KOMİSYON KONUŞMASI

AHMET VEHBİ BAKIRLIOĞLU (Manisa) - Tamam, sorun değil.

Bu torba yasasının 3'üncü maddesi şunu düzenliyor: Barış zamanına ait, subaylarda normal bekleme süreleriyle ilgili bir düzenleme yapılmış, burada "Bu süreler Cumhurbaşkanı kararıyla uzatılabilir veyahut da kısaltılabilir." denmektedir. Cumhuriyet Halk Partisi olarak Anayasa Mahkemesine bununla alakalı iptal talebiyle gittiğimizde bizim gerekçemiz, Anayasa’nın 128'inci maddesine aykırı olduğunu iddia etmekteydik. Anayasa’nın 128'inci maddesinin ikinci fıkrası açıkça "Memurların ve diğer kamu görevlilerinin nitelikleri, atanmaları, görev ve yetkileri, hakları ve yükümlülükleri, aylık ve ödenekleri ve diğer özlük işleri kanunla düzenlenir." demektedir. Anayasa Mahkemesi bu maddeyi Anayasa’nın mülga 91'inci maddesi kapsamında değerlendirmiş, 128'inci madde yönünden ayrıca incelememiştir ancak Cumhurbaşkanının subayların bekleme sürelerini belirleyecek olması açıkça Anayasa 128'inci maddeye aykırılık barındırmaktadır. Madde gerekçesine baktığımız zaman da çeşitli nedenlerle kuvvet komutanlıklarının rütbe karşılama oranlarında eksiklik veya fazlalık oluşması ihtimali değişikliğe gerekçe olarak gösterilmiştir. 926 sayılı Kanun'un 31'inci maddesi esasında Cumhurbaşkanına olağanüstü durumlarda -nedir bu olağanüstü durum, savaş durumunda- bu sürelerin yarıya kadar indirilmesi yetkisini zaten vermiştir. Yani akla ne geliyor başka "olağanüstü durum" dendiği zaman? Şu geliyor: İşte, daha önce de olduğu gibi, kumpas davalarında darbe girişimi sonrasında birtakım bozulmalar oldu bu yapıda ama böyle dahi olsa, bu ihtimal gözetilerek bu gelmiş dahi olsa biz bunu gayet rahatlıkla kanunla düzenleyebiliriz; bununla ilgili Cumhurbaşkanına ayrıca yetki vermeye gerek yok, zaten bu da Anayasa'ya aykırı.
★ ★ ★ ★
◆ Çalışma Görevleri:
1. Komisyon konuşmasında aktarılan Anayasa'nın 128'inci maddesinin ikinci fıkrasına göre memurlar ve diğer kamu görevlileri için kanunla düzenlenmesi öngörülen hususların tamamını sıralayınız.
2. Subayların bekleme sürelerine ilişkin komisyon konuşmasını son cümlesinden sonra ele alarak sürdürünüz.
Kayıtlar, komisyon konuşmasından bağımsız başka bir kaynaktan alınmıştır.
★ ★ ★ ★
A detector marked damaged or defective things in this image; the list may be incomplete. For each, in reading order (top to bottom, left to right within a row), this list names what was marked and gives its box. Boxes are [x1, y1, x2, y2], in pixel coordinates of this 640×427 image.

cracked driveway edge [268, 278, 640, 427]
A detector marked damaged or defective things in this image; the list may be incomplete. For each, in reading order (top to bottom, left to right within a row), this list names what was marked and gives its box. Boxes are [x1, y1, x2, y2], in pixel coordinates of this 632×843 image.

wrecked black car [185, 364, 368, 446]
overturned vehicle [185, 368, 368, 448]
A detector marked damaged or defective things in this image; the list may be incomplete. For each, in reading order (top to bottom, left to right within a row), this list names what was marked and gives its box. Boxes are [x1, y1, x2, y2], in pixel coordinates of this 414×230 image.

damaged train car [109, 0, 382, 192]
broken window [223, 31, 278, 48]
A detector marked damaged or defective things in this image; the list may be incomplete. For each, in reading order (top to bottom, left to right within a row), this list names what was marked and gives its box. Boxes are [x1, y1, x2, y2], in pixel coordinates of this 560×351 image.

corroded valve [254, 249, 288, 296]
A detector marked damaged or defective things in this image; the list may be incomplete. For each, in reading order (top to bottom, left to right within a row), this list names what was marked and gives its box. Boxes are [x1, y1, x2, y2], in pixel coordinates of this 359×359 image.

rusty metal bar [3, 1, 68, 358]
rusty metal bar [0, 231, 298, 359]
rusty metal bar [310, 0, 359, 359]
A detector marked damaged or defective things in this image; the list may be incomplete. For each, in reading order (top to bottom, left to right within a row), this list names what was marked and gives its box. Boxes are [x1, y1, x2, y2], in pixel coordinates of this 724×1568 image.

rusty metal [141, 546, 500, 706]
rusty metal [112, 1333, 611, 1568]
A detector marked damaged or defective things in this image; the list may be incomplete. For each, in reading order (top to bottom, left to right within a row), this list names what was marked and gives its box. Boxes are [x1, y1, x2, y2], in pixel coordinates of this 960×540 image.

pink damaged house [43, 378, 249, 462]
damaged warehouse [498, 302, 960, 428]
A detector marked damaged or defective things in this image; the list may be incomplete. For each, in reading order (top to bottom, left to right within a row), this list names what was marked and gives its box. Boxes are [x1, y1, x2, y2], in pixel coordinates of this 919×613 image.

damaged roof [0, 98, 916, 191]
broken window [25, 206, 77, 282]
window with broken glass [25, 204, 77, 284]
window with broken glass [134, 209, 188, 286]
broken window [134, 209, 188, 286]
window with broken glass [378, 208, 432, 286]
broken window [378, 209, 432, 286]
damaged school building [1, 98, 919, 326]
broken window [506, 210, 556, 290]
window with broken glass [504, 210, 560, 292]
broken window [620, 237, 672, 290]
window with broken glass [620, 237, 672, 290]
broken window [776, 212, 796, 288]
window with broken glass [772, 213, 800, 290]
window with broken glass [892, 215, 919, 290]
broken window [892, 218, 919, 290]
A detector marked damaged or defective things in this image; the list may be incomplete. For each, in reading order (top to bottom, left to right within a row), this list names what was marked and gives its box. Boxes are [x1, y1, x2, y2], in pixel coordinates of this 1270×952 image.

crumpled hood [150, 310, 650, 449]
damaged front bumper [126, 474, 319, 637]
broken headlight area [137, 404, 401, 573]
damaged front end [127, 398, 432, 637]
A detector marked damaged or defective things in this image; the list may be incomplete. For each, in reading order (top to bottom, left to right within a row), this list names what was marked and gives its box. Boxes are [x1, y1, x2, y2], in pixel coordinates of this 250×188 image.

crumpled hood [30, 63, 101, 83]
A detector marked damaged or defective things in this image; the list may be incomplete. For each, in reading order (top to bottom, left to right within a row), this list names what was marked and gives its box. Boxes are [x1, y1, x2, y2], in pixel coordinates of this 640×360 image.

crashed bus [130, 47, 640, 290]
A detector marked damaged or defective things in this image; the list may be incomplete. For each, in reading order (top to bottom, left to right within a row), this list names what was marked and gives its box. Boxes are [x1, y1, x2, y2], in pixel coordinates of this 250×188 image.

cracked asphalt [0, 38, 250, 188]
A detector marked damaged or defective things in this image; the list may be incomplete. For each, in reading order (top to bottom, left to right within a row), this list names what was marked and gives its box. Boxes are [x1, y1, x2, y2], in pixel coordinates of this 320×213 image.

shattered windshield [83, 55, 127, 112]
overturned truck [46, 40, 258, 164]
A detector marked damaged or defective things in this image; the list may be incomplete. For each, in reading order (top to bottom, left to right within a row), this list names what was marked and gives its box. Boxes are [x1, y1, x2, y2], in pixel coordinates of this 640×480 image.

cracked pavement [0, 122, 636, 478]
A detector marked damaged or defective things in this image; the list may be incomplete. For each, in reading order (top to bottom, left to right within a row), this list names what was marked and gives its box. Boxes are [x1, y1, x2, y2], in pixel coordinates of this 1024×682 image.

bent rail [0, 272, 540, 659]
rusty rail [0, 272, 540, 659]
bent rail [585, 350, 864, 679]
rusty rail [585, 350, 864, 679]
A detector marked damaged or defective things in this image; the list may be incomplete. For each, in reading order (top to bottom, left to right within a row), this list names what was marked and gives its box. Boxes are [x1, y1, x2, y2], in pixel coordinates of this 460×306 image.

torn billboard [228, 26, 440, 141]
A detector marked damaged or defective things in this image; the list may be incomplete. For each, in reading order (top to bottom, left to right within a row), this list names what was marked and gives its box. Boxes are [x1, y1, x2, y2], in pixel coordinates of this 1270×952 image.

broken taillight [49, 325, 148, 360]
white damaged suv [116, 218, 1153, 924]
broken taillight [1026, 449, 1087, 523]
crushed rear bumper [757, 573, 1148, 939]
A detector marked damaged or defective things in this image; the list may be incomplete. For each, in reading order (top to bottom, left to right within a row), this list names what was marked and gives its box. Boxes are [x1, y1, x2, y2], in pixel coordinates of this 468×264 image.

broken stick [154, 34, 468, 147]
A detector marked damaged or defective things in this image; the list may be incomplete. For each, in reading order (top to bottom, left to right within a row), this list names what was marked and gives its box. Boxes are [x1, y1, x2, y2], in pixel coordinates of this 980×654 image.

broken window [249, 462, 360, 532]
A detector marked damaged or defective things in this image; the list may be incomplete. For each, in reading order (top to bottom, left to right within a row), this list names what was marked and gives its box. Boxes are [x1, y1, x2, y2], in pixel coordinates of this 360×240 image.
★ ★ ★ ★
◆ Yanıtlar:
1. Nitelikleri; atanmaları; görev ve yetkileri; hakları ve yükümlülükleri; aylık ve ödenekleri; diğer özlük işleri.

2.
4'üncü, 9'uncu ve 10'uncu maddeler benzer mahiyettedir. 926 sayılı Kanun'un 50'nci maddesi, çeşitli nedenlerle Silahlı Kuvvetlerden ayrılacak subaylar hakkında yapılacak işleri düzenlemektedir. Kadrosuzluk, yetersizlik nedenleriyle ayrılma durumları düzeltilmektedir. Buraya yeni bir ek fıkra eklenerek yetersizlik nedeniyle teğmen, albay rütbesinde bulunan subayları Cumhurbaşkanı Silahlı Kuvvetlerden çıkarabilecek. Esasında, bakıldığı zaman, Türk Silahlı Kuvvetleri içerisinde mesleğinde yetersiz olan ya da disiplinsizlik nedeniyle meslekte kalması uygun görülmeyen subaylarla ilgili 926 sayılı Personel Kanunu bulunmakta, Sicil Yönetmeliği var, ciddi bir Sicil Yönetmeliği var ve Yüksek Disiplin Kurulu var. Yani neden böyle bir şeye ihtiyaç duyulduğu esasında açıklamaya, izaha muhtaç çünkü çok kısa bir süre öncesinde kamuoyunun vicdanını yaralayan, biliyorsunuz, 5 genç teğmenimiz, yeni mezun teğmenimiz -ki bunlardan bir tanesi 1'incilikle bitirmiş genç bir kadın- "Mustafa Kemal'in askerleriyiz." dedikleri için disiplinsizlik gerekçe gösterilerek Silahlı Kuvvetlerden süratle ihraç edildi. Yani bu gerekçeyi anlamakta zorlanıyoruz ama anladığım kadarıyla büyük ihtimalle bununla ilgili bir önerge verilecek.

Bir de, kanun teklifinin 6'ncı, 7'nci, 8'inci maddeleri Yükseköğretim Kanunu'nda birtakım düzenlemeler getirmektedir. Teklifin 6'ncı maddesiyle fiilî olarak YÖK'ün tüm üyelerinin Cumhurbaşkanı tarafından atanması sağlanmaktadır.

(Mikrofon otomatik cihaz tarafından kapatıldı)

BAŞKAN MEHMET MUŞ - Buyurun.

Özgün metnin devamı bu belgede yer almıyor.